Standardizing data from heterogeneous sources
Discover how our solution for standardizing data from heterogeneous sources simplifies the management and integration of information from different sources, for better quality and a unified view of your data.
The need
Our customer, a major player in the passenger and freight transport sector, wanted to reduce the time spent - several weeks, even months - gathering the input data needed to complete a project.
So the customer's Data teams began designing an intranet portal where in-house project managers could find the data they needed to carry out their projects in just a few clicks.
The problem: each department producing potentially reusable data published an information sheet on this data in a specific format. As a result, there were several hundred formats.
The portal's raison d'être was to enable cross-functional searches, i.e. searches on datasets produced by different departments.
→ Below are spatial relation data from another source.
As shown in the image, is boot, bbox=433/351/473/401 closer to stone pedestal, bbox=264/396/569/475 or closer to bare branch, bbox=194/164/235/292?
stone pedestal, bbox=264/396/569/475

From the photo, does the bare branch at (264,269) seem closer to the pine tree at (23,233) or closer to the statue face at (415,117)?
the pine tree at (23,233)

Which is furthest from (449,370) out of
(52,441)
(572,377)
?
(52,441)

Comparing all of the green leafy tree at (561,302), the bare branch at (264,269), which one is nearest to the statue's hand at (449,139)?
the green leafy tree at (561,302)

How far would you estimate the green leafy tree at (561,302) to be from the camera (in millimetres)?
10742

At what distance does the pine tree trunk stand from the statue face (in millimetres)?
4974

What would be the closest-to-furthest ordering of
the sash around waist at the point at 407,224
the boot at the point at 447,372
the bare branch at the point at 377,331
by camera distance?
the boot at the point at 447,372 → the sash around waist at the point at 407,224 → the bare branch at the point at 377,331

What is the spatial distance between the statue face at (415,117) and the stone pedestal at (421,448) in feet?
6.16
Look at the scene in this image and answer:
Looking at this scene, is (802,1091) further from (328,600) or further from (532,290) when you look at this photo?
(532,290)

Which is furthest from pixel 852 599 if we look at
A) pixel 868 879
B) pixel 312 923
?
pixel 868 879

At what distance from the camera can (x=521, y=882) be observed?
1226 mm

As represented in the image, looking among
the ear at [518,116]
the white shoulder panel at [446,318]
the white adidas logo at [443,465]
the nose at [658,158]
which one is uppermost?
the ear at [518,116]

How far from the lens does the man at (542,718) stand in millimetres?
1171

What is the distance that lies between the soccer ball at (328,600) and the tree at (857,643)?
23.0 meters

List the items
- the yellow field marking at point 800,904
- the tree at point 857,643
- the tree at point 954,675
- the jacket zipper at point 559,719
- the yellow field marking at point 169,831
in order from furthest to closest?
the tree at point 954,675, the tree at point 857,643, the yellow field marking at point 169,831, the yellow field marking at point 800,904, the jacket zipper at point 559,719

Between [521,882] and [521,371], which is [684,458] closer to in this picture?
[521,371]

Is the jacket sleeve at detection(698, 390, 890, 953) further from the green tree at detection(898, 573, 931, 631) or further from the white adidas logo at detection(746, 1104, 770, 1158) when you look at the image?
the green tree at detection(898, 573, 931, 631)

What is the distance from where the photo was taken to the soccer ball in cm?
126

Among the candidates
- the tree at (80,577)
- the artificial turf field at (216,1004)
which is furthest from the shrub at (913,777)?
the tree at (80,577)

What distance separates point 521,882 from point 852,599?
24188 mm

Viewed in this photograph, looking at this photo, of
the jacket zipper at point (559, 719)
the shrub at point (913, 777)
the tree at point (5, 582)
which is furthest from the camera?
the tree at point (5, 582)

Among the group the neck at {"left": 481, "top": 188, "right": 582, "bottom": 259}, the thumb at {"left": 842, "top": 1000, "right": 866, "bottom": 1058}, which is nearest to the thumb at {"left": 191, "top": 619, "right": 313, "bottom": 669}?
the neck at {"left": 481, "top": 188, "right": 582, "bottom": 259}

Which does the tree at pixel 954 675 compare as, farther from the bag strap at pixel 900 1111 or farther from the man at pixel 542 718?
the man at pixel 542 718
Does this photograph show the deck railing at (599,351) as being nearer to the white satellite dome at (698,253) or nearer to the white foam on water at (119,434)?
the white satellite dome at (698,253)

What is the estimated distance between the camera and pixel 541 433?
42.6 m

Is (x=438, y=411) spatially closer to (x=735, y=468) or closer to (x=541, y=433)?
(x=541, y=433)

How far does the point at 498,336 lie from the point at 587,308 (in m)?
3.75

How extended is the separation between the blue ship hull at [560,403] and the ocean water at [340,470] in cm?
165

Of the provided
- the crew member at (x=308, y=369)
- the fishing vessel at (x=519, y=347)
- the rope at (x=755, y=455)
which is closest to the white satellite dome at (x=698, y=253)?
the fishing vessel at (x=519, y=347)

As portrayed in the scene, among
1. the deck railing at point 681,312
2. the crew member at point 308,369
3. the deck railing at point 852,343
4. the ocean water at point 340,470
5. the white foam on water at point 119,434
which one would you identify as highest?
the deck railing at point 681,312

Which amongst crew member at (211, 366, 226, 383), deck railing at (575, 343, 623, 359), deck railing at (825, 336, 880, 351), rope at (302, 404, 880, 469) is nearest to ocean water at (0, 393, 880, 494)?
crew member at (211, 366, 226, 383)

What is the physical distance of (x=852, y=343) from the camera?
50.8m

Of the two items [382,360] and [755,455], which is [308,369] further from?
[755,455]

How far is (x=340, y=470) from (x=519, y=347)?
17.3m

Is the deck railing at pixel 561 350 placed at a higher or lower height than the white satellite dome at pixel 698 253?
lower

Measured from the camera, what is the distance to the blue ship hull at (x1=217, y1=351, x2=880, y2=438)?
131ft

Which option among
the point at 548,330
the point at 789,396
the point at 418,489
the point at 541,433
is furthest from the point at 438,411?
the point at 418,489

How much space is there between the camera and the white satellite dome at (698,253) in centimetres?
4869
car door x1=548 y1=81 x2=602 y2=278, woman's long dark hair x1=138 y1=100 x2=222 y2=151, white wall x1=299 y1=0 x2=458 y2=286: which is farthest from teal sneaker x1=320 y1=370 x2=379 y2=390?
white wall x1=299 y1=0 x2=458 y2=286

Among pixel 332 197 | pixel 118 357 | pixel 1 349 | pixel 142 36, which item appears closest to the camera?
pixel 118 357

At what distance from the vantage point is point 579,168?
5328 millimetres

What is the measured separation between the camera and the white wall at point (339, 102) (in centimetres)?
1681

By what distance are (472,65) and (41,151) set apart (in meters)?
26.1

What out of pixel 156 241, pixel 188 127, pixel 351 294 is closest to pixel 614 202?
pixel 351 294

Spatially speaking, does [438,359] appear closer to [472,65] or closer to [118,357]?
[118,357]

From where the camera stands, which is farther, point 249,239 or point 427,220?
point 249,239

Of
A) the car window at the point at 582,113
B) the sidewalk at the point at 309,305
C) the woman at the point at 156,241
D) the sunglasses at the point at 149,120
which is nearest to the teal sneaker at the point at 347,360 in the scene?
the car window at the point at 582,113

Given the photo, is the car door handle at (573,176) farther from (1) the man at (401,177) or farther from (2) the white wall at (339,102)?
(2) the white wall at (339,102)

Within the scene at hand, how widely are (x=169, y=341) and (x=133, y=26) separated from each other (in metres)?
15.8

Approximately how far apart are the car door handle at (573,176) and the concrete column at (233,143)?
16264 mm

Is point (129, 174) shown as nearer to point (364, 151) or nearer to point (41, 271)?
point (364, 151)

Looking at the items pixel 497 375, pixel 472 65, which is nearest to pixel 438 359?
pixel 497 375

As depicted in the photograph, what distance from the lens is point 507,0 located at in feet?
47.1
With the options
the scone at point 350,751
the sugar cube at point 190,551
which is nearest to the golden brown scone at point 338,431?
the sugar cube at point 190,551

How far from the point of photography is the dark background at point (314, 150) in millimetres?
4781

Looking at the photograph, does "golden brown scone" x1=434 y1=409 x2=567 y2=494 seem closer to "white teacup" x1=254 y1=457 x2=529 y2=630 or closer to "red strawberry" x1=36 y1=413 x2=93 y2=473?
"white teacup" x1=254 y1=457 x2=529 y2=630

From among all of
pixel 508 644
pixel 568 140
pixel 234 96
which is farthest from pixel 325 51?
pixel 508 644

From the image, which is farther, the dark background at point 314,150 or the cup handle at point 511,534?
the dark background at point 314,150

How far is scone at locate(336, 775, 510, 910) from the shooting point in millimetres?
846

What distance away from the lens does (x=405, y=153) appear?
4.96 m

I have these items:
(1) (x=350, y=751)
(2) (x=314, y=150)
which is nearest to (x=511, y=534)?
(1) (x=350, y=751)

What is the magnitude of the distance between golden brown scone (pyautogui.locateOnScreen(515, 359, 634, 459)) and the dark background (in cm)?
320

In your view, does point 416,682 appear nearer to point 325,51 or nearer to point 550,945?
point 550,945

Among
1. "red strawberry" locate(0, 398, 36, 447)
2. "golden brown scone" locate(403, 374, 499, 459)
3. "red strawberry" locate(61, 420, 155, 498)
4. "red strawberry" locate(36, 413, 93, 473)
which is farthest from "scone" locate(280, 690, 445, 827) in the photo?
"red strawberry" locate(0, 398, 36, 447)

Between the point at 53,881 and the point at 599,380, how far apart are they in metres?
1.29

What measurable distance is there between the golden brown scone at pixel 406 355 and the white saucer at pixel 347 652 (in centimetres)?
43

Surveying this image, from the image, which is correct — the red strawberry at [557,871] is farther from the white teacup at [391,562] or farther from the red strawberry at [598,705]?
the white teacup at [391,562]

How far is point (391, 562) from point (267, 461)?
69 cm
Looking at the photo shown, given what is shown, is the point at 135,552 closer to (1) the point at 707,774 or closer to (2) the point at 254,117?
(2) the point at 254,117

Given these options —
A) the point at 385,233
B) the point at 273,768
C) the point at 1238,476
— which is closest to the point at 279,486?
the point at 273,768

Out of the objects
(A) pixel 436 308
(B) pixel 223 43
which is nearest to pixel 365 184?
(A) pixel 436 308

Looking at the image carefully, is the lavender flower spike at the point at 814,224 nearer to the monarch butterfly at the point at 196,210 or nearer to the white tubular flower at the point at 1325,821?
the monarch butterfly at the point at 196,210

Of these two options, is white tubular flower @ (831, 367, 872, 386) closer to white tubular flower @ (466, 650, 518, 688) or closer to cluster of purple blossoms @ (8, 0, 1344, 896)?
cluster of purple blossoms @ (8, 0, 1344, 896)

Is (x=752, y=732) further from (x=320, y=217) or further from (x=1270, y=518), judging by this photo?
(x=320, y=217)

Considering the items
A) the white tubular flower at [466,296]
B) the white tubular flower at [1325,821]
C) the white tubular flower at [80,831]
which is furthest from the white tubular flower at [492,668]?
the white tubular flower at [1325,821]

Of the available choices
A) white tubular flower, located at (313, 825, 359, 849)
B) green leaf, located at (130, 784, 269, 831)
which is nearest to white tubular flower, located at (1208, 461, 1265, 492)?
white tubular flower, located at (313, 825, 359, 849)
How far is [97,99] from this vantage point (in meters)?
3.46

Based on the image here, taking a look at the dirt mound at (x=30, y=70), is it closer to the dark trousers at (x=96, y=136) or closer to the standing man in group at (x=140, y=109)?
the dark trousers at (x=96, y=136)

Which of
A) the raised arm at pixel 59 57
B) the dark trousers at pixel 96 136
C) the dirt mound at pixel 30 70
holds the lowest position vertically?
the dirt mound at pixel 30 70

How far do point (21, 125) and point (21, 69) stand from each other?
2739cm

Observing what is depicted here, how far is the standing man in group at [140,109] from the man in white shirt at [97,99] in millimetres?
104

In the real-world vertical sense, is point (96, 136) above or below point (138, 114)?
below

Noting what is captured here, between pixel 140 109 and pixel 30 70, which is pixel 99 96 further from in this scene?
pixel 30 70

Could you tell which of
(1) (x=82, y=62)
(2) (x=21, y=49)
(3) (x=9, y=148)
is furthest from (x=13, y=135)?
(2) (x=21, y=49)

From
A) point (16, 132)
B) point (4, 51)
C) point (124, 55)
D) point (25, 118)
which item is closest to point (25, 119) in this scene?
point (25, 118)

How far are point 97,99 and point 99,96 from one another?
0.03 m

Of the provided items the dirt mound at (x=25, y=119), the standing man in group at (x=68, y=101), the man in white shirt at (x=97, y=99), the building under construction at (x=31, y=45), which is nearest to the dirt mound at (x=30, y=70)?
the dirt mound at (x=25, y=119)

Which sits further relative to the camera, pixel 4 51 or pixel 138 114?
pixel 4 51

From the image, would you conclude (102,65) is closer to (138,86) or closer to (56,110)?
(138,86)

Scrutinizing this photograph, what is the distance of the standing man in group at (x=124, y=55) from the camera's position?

The harmonization of data sheets was therefore an essential prerequisite for the success of the portal project.
Proposed solution
Establishment of a single format for the MSDS.
Format import: Tale of Data uses the target format to automatically suggest to the user the data transformations required to switch from the current format to the target format.
Use of Tale of Data by the customer's Data team to create, for each input MSDS format, the lists of data transformations required to obtain an output MSDS.
Automation of the entire process: every day, new MSDSs are deposited by the various departments on the customer's private cloud (Microsoft Azure). Tale of Data retrieves these MSDSs and automatically applies the corresponding transformations (depending on the originating service and the nature of the MSDS).
Once in pivot format, the records are deduplicated, then sent by Tale of Data to the portal (via API), where they are indexed and made available for search.
Earnings
Tens of millions of euros saved thanks to a spectacular reduction in start-up times for new projects.
The portal is now systematically used by project managers to gather the data they need for their projects.
Therate of data reuse has risen sharply, with a significant reduction in the number of datasets purchased from external service providers, as the project manager had no way of knowing that they were already held by the company.
Standardized locations (construction sites, warehouses, depots, etc.) enable precise geospatial searches to be carried out on datasets within the portal.
The risk of failure has fallen sharply, as projects get off the ground faster and with the right input data.